The Indianapolis 500 is the crown jewel of American auto racing. It's cosmopolitan, with a starting grid that reads like a United Nations roll call. It's loaded with tradition—the brick section of the track, the ceremonial swig of milk in Victory Lane, Jim Nabors—and familiar names like Foyt, Andretti, Unser, and Mears. And it's faster and sleeker—maybe even a little classier—than its stock-car racing counterpart.

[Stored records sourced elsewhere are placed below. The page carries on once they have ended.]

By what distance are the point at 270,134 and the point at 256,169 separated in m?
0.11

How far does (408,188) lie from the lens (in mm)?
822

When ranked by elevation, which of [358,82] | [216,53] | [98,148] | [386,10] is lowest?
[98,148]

This year's edition, the 92nd, seemed to have everything going for it even before the start: The two competing North American open-wheel racing leagues, the Indy Racing League and CART, announced in February that the 12-year-long feud between the two had been settled, with the once-dominant CART declaring bankruptcy and being absorbed by the upstart IRL; fan favorite Danica Patrick won her first IRL race in April, setting her up as a contender for the Indy 500; and more than 300,000 people showed up, the biggest turnout in more than a decade. Even with two of the last three winners racing stock cars now, a sport that just a few months ago seemed to be barely hanging on looked to be headed in the right direction.
Sunday's race played out like a classic, too. New Zealand's Scott Dixon led more laps than any other driver and won from the pole position, but his victory was more dramatic than that sounds. The unheralded Brazilian driver Vitor Meira and Indy 500 royalty Marco Andretti seemed to be closing in on Dixon in the final laps, until lapped traffic gave him a cushion. And there was even more drama back in the pack—an aggressive move by Andretti got his teammate, Tony Kanaan, wrecked, and Patrick's car was bumped on pit row by Ryan Briscoe with 29 laps to go, breaking the suspension and forcing her out of the race.

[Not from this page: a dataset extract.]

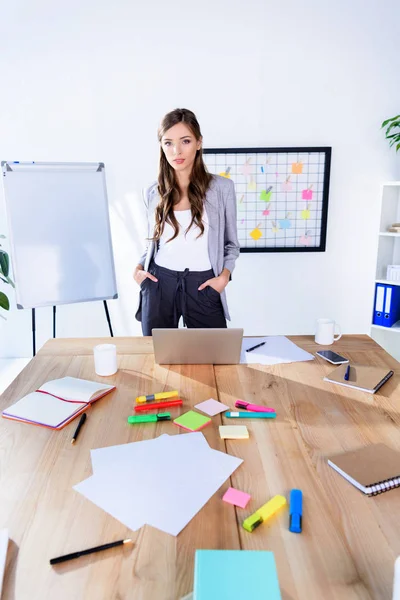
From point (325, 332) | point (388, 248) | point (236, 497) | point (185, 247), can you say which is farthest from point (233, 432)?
point (388, 248)

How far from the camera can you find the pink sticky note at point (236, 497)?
2.70ft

All of it, however, seemed muted during ABC's broadcast. A missed opportunity, considering the newfound stability of the league, Patrick's fan-friendly profile, and the annual Memorial Day showcase. The network offered little to enhance the race beyond a split screen during commercial breaks. Crucial sequences—both Kanaan's and Patrick's wrecks and Dixon's final push back into the lead included—were missed by the live cameras and only shown in replay. ABC missed the chance to offer the kind of add-ons that have made watching NASCAR seem like a virtual-reality video game in recent years: on-screen graphics, multiple on-board cameras, pit and garage reporters, and those fantastic little ground-level cameras that capture the thundering force and volume of 43 800-horsepower stock cars barreling through a corner at more than 150 miles an hour.

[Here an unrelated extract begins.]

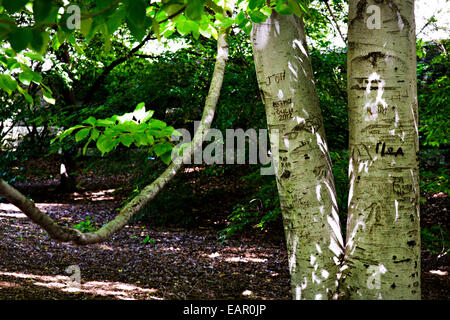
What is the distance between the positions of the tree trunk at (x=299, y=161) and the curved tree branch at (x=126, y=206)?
0.78 feet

And that's why Fox's broadcast of NASCAR's Coca-Cola 600 in Charlotte, N.C., on Sunday night, immediately following the conclusion of the Indy 500, was better as televised spectacle. Fox just plain knows how to broadcast a car race better than ESPN and its parent company, ABC. Watching NASCAR on Fox is immersive. It can't ever feel exactly like being at a track, at least not until home theater sound systems go to 120 decibels and burning-rubber smell-o-vision is added. But it's a smart and effective approximation. ABC is stuck in the Wild World of Sports model—not enough cameras, not enough commentators, nothing to make the viewer feel the race.
The visceral quality of Fox's broadcasts, even when marred by the corn-pone commentary of Larry McReynolds and Darrell Waltrip, is a big part of the league's massive success in the last 10 years. You don't have to know much about cars or racing to appreciate the show. Knowledge doesn't hurt—the Fox crew rarely panders to the audience that just wants to see wrecks—but it's not necessary. Open-wheel racing is too technical, too strategic, too precise, too cerebral to compete with the behemoth that NASCAR has grown into.
Fox and NASCAR were lucky to get a race at least as dramatic as Indy: Tony Stewart, running in first place, hit the wall and blew a tire with three laps left to hand the win to Kasey Kahne; Jimmie Johnson fell victim to a late-race engine failure; and Kyle Busch, Jeff Gordon, and Dale Earnhardt Jr. gambled on fuel to steal places in the top five.
NASCAR's got its own off-track difficulties. The sport seems to be reaching the limits of its decade-long expansion into the mainstream; the new car specs for this season remain controversial; and auto racing's environmental impact seems sure to rouse resentment this summer, as gas prices inch even higher. It's still miles ahead of its open-wheel competitor, though, and Sunday's head-to-head showdown shows why.